Неужели на своих пирогах они проделали такой далекий путь – от берегов Чили до Сперанцы? Впрочем в этом не было ничего удивительного, учитывая их репутацию прекрасных моряков. Но скорее всего, у них было поселение на одном из островов архипелага Хуан-Фернандес. И Робинзон тут же подумал, как ему повезло, что он не попал к ним в руки, потому что это было бы верное рабство или даже смерть.
Об арауканах он слышал много рассказов и потому догадывался о смысле проходившего на берегу обряда. Посреди стоящих кругом мужчин взад и вперед ходила, пошатываясь, худая старуха с растрепанными волосами. Она приближалась к огню, бросала туда пригоршню какого-то порошка, а потом жадно вдыхала плотный белый дым, поднимавшийся от костра. Затем поворачивалась к неподвижным индейцам, казалось, осматривая их одного за другим. Потом она возвращалась к очагу, и действо возобновлялось.

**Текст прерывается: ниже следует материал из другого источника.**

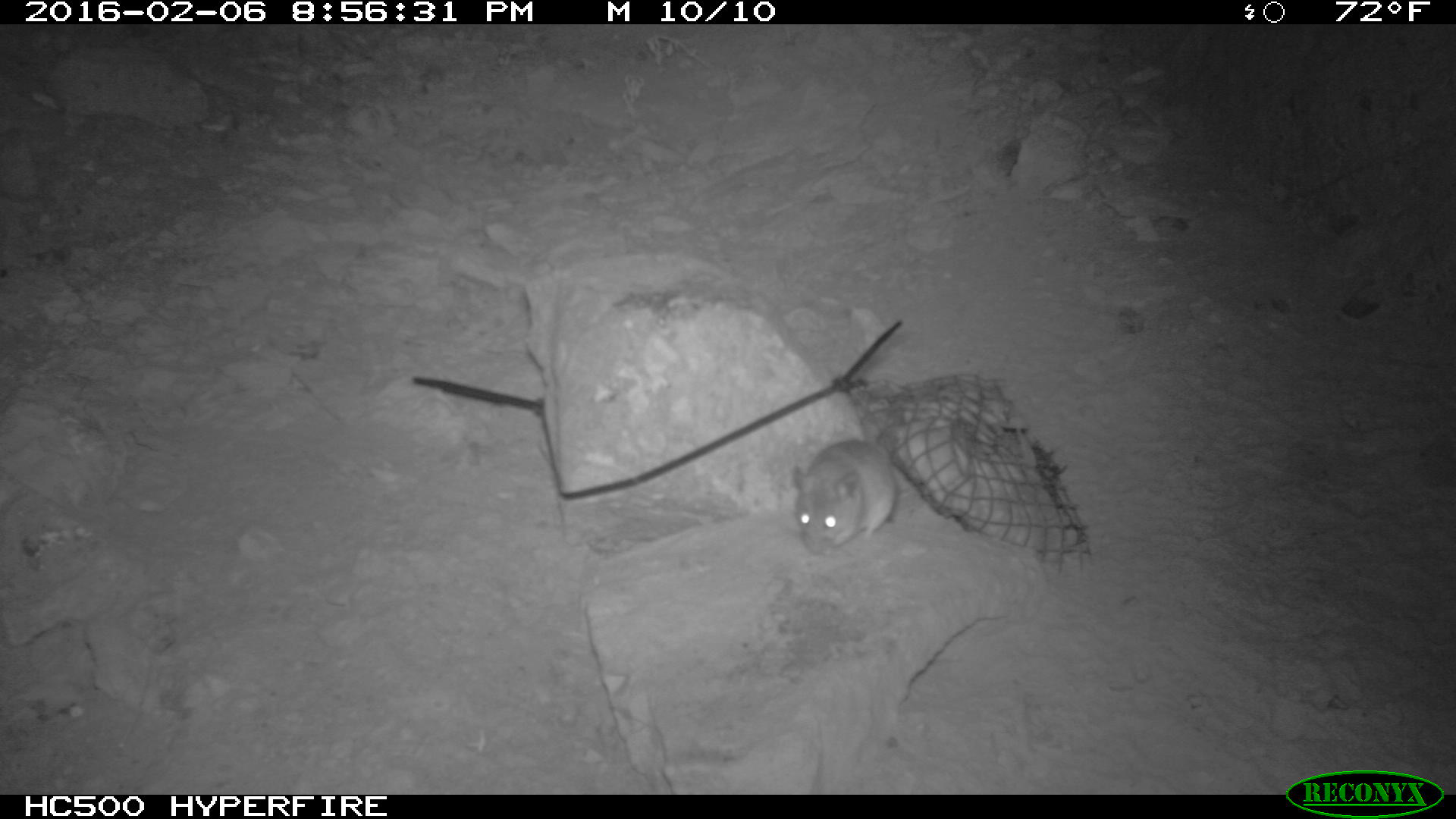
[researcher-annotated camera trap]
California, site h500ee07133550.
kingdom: Animalia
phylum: Chordata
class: Mammalia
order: Rodentia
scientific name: Rodentia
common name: rodent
Rodent (Rodentia).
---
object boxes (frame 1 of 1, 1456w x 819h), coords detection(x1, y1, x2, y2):
rodent: detection(789, 438, 898, 554)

Это была колдунья, которой поручили выбрать, на кого из индейцев возложить ответственность за какое-то постигшее племя бедствие: болезнь, необъяснимую смерть или просто пожар, грозу, неурожай… И вдруг она действительно выбрала жертву. Ее костлявая рука указывала на одного из индейцев, а рот изрыгал проклятья, которые Робинзон не мог расслышать. Индеец распластался на земле, дрожа от страха. Из круга вышел человек и направился к нему. Он поднял мачете (большой нож, который служит и оружием, и инструментом) и сорвал с несчастного фартук. Потом он обрушил на него несколько размеренных ударов, сперва отрубив голову, затем руки и ноги. Наконец шесть обрубков были брошены в огонь, и дым тут же стал черным.